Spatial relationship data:

━━━━━━━━━━━━━━━━

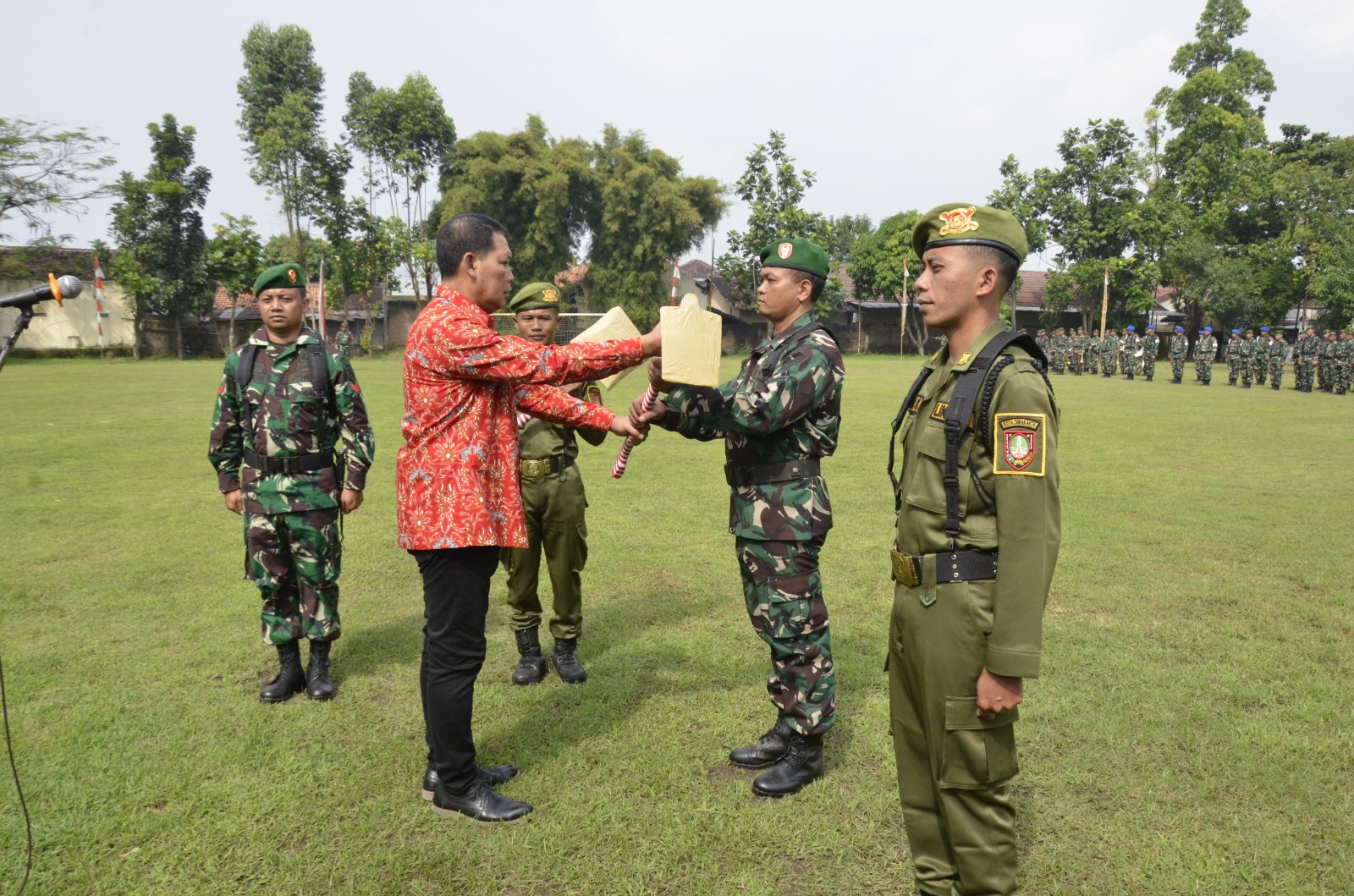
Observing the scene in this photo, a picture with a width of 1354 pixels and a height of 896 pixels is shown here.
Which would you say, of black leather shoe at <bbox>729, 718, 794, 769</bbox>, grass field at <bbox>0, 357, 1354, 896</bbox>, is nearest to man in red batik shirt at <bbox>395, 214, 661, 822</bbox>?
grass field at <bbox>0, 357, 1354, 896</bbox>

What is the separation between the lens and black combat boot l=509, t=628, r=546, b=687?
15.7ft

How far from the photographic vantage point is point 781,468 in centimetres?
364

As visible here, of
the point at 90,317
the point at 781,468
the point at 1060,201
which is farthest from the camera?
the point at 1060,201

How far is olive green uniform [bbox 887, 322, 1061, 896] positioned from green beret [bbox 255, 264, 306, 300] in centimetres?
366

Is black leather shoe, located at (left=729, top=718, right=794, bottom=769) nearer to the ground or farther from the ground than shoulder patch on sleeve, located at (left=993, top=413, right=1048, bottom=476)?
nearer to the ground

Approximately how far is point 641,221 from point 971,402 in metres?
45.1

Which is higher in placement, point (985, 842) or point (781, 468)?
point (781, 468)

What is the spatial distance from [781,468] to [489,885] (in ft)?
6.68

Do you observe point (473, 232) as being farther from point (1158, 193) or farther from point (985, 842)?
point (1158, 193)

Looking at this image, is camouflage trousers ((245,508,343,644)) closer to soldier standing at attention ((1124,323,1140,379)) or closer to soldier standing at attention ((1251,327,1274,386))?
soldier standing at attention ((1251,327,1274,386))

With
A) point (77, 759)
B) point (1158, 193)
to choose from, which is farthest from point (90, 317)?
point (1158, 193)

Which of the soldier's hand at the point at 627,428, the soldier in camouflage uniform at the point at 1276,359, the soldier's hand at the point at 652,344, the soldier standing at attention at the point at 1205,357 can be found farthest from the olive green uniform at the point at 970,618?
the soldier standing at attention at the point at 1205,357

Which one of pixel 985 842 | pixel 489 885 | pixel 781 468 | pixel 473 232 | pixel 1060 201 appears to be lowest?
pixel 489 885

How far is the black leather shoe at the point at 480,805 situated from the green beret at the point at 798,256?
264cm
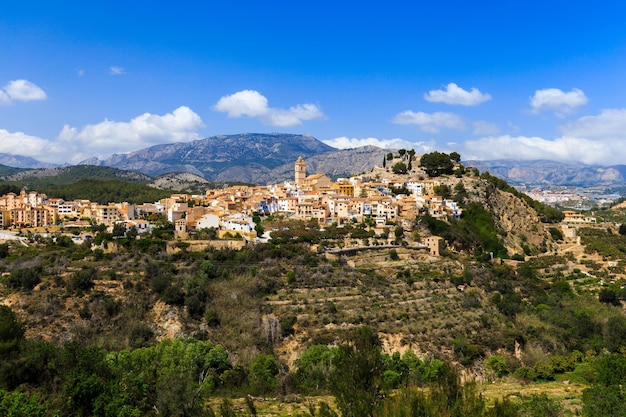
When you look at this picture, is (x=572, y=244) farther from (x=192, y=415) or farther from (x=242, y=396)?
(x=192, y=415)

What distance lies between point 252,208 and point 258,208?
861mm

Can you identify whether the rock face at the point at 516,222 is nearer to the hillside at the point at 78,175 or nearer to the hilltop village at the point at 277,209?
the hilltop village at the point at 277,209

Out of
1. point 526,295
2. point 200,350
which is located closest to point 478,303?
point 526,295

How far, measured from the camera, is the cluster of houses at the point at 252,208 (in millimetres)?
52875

━━━━━━━━━━━━━━━━

STATED GOAL:
Rewrite all of the data above as a numbered list with one line per number, omitting blank lines. Leave the pictures out of your answer.

TASK RESPONSE:
1. Observing the scene in this photo, a picture with a width of 1354 pixels and a height of 896 pixels is shown here.
2. Which would you say, of black leather shoe at <bbox>729, 718, 794, 769</bbox>, grass field at <bbox>0, 357, 1354, 896</bbox>, is nearest to man in red batik shirt at <bbox>395, 214, 661, 822</bbox>?
3. grass field at <bbox>0, 357, 1354, 896</bbox>
4. What is the separation between the lens and black combat boot l=509, t=628, r=546, b=687?
5. 15.7ft
6. How far from the photographic vantage point is point 781,468 in centimetres?
7. 364
8. As visible here, of
9. the point at 90,317
10. the point at 781,468
11. the point at 1060,201
12. which is farthest from the camera?
13. the point at 1060,201
14. How far is olive green uniform [bbox 887, 322, 1061, 896] positioned from green beret [bbox 255, 264, 306, 300] in centimetres?
15. 366
16. Is black leather shoe, located at (left=729, top=718, right=794, bottom=769) nearer to the ground or farther from the ground than shoulder patch on sleeve, located at (left=993, top=413, right=1048, bottom=476)?
17. nearer to the ground
18. Approximately how far is point 641,221 from point 971,402 in metres?
19. 45.1
20. Which is higher in placement, point (985, 842) or point (781, 468)?
21. point (781, 468)
22. What is the spatial distance from [781,468] to [489,885] (in ft)?
23. 6.68
24. Do you observe point (473, 232) as being farther from point (1158, 193) or farther from point (985, 842)?
25. point (1158, 193)
26. Looking at this image, is camouflage trousers ((245,508,343,644)) closer to soldier standing at attention ((1124,323,1140,379)) or closer to soldier standing at attention ((1251,327,1274,386))?
27. soldier standing at attention ((1251,327,1274,386))
28. With
29. A) point (77, 759)
30. B) point (1158, 193)
31. to choose from, which is farthest from point (90, 317)?
32. point (1158, 193)
33. Which of the soldier's hand at the point at 627,428, the soldier in camouflage uniform at the point at 1276,359, the soldier's hand at the point at 652,344, the soldier standing at attention at the point at 1205,357 can be found farthest from the olive green uniform at the point at 970,618?
34. the soldier standing at attention at the point at 1205,357
35. Which one of pixel 985 842 | pixel 489 885 | pixel 781 468 | pixel 473 232 | pixel 1060 201 appears to be lowest?
36. pixel 489 885
37. How far is the black leather shoe at the point at 480,805 situated from the green beret at the point at 798,256?
38. 264cm
39. When you look at this picture, is (x=572, y=244) farther from (x=192, y=415) or farther from (x=242, y=396)?
40. (x=192, y=415)
41. What distance lies between point 252,208 and point 258,208?
42. 861mm
43. Can you identify whether the rock face at the point at 516,222 is nearer to the hillside at the point at 78,175 or nearer to the hilltop village at the point at 277,209?
44. the hilltop village at the point at 277,209
45. Out of
46. 1. point 526,295
47. 2. point 200,350
48. which is located closest to point 478,303?
49. point 526,295
50. How far, measured from the camera, is the cluster of houses at the point at 252,208 (in millimetres)?
51. 52875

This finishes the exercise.